For this type of work, I usually use an iPhone. It allows me to stay responsive to whatever I encounter. There’s no script, no plan, and no pre-production. I don’t scout locations. I simply film what stops me in my tracks. Often, it’s something quiet—an arrangement of shadows, a flash of unexpected colour, or the way a building sits in its surroundings.
I think of this as a form of landscape cinematography that’s rooted in sensitivity rather than scale. It’s not about grand vistas or dramatic drone shots. Instead, it focuses on texture, light, rhythm, and the relationship between human-built forms and natural elements. It’s a way of slowing down my gaze—and, I hope, the viewer’s too.

Filming places like Exhibition Park Newcastle helps me stay creatively active between commissioned projects. In the intensity of a larger documentary or client shoot, it’s easy to lose sight of that instinctive visual curiosity—the thing that got me into filmmaking in the first place. These short clips bring me back to that. They remind me that filming doesn’t always have to be about storytelling in the traditional sense. Sometimes, the frame is the story.
Over time, this series has become a visual diary of Newcastle and Gateshead—a quiet counterpoint to the louder, more defined narratives of the city. The clips show seasonal changes, shifts in atmosphere, and the interplay between architecture and weather. They’re not intended to be comprehensive or even representative. They’re just fragments—single-frame impressions of place.

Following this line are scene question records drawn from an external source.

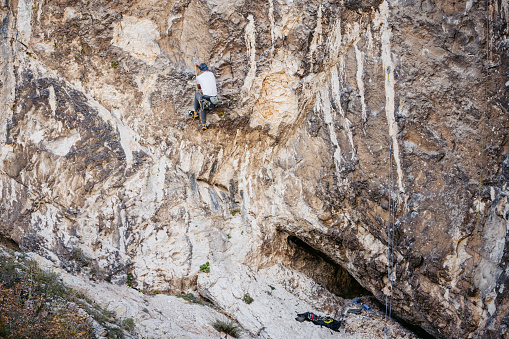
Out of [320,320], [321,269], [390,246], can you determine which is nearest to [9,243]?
[320,320]

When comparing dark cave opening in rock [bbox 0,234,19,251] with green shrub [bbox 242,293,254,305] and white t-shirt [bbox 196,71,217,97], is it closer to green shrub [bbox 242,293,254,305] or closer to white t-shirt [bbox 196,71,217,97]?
green shrub [bbox 242,293,254,305]

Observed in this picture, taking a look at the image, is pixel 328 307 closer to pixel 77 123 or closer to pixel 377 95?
pixel 377 95

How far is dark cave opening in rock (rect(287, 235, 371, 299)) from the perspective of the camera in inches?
460

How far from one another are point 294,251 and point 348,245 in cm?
165

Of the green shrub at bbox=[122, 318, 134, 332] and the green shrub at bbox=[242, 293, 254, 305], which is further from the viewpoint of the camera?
the green shrub at bbox=[242, 293, 254, 305]

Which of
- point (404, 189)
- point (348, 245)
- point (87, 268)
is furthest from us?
point (348, 245)

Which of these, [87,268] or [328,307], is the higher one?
[87,268]

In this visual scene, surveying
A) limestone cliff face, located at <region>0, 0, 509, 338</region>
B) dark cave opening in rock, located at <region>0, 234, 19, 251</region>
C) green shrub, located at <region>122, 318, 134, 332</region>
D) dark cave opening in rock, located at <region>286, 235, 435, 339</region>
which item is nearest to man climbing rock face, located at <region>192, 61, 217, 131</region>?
limestone cliff face, located at <region>0, 0, 509, 338</region>

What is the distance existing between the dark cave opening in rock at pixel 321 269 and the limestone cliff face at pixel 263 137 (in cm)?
140

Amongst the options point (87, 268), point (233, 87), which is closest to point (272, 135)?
point (233, 87)

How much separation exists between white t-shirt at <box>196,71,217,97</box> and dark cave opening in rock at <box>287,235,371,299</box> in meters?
4.45

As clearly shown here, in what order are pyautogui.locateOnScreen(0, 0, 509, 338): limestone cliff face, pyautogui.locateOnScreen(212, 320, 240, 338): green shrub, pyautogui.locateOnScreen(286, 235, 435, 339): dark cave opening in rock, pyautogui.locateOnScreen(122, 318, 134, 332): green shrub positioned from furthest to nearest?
pyautogui.locateOnScreen(286, 235, 435, 339): dark cave opening in rock, pyautogui.locateOnScreen(0, 0, 509, 338): limestone cliff face, pyautogui.locateOnScreen(212, 320, 240, 338): green shrub, pyautogui.locateOnScreen(122, 318, 134, 332): green shrub

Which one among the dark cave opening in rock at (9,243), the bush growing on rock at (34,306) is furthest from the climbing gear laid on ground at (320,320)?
the dark cave opening in rock at (9,243)

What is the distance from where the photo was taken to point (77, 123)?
9.17m
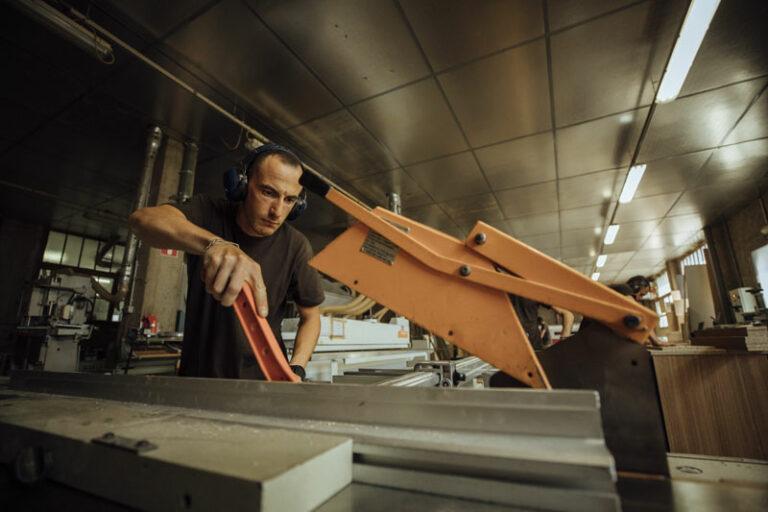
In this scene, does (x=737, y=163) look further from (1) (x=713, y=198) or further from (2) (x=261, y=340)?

The Palace of Arts is a particularly meaningful subject in that context. It represents a moment in time—a building designed to impress, and then almost forgotten. Its survival feels symbolic of how the city holds layers of history in plain sight, waiting to be re-seen. It’s a perfect subject for landscape cinematography that values stillness and attentiveness over action.
In a way, these videos function as miniature meditations. They’re a practice, a way of reconnecting with the act of seeing and the discipline of framing. And while they may be small in scale, they’re part of something bigger—a long-term engagement with Newcastle as a lived, walked, and quietly observed city.